Founded in 1946 by Paul Van Zeeland (Belgium), Josef Retinger (Poland) and Pieter Kerstens (Netherlands) - who were rapidly joined by other European figures including Edmond Giscard d'Estaing (France), Harold Butler (Great Britain) and Herman Abs (Germany) -, the European League for Economic Cooperation celebrated its 65th anniversary in 2011.
It has never been a mass movement, although it was present at The Hague in 1948 among the founding organisations of the European Movement (www.europeanmovement.eu). Nor is it a lobby defending the interests of a given sector or particular profession, nor yet a think-tank capable of mobilising teams of researchers. ELEC could be described as an "intellectual pressure group" in the service of the European project, anxious to carry out its mission in complete independence of private interests or the public authorities. This mission includes the European education of its members by circulating information among them and by organising debates on the great European themes.
ELEC's members, in the countries of Europe in which it is currently represented, mainly come from the economic and financial world, but they also include senior national and European officials, and people from academic and political backgrounds. Together, they form a European network with significant expertise and influence. ELEC thus has advisory status at the Council of Europe and on the United Nations Economic Commission for Europe.

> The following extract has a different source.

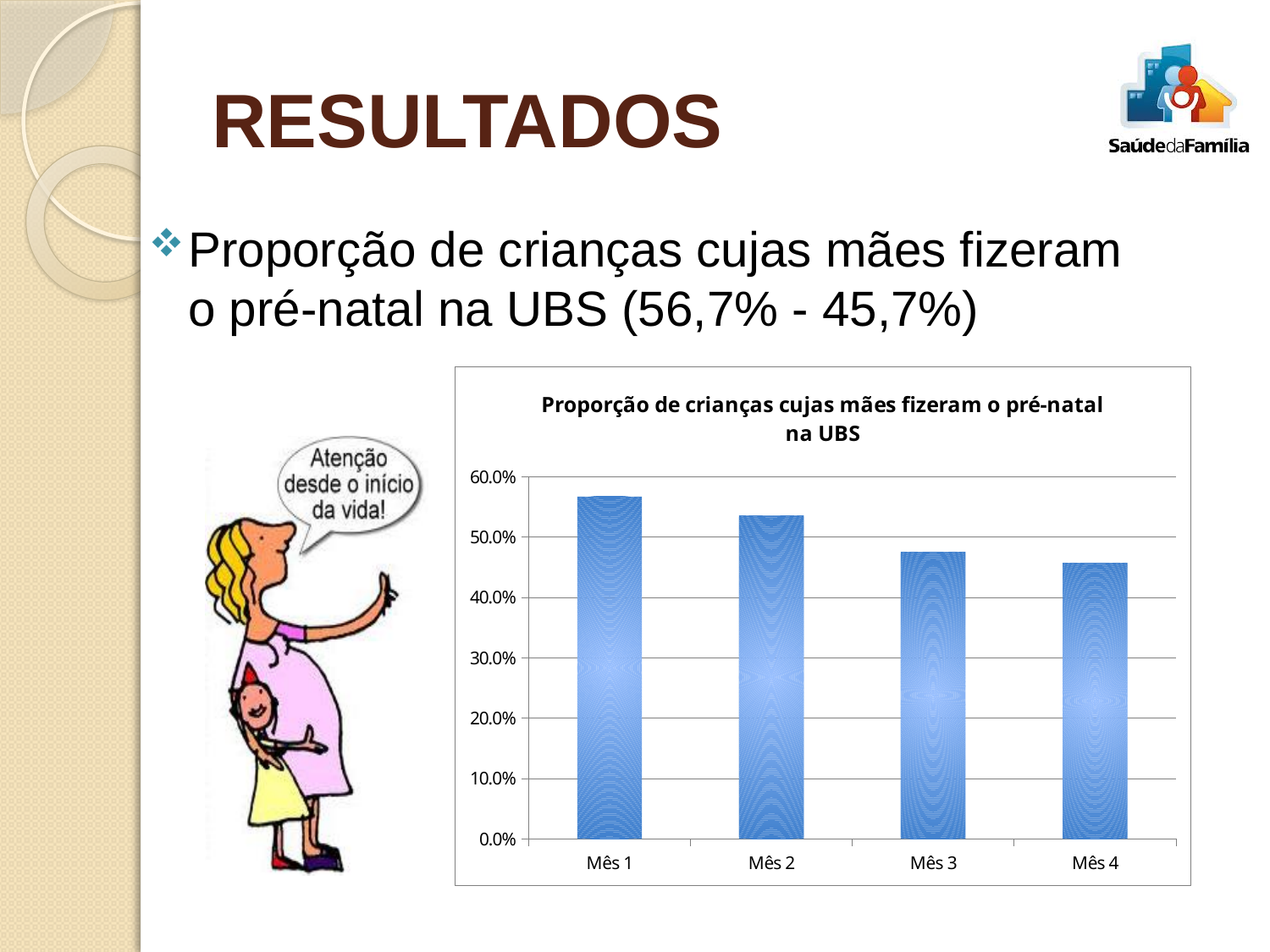
Is the value for Mês 3 greater or less than 50.0%? less What kind of chart is shown on the slide? bar chart What is the highest value shown on the chart's y axis? 60.0% Do the values rise or fall from Mês 1 to Mês 4? fall What is the title of the chart? Proporção de crianças cujas mães fizeram o pré-natal na UBS How many months (categories) are plotted on the x axis of the chart? 4 Is the value for Mês 1 greater or less than 50.0%? greater Which month has the highest bar in the chart? Mês 1 Is the value for Mês 4 greater or less than 40.0%? greater Which is larger, the value for Mês 2 or the value for Mês 3? Mês 2 Which month has the lowest bar in the chart? Mês 4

To be sure, Europe today has a variety of clubs, associations and groups pursuing similar aims. ELEC stands out because of the very diverse nature of its membership, the wide range of their interests, and a particular concern for independence in formulating their opinions. This gives its internal debates an openness and frankness which participants find intellectually stimulating, even if unanimous agreement is sometimes difficult to achieve. But it is this diversity and independence that prompts ELEC to ask the right questions and, in the answers it provides, to give priority to the common European interest.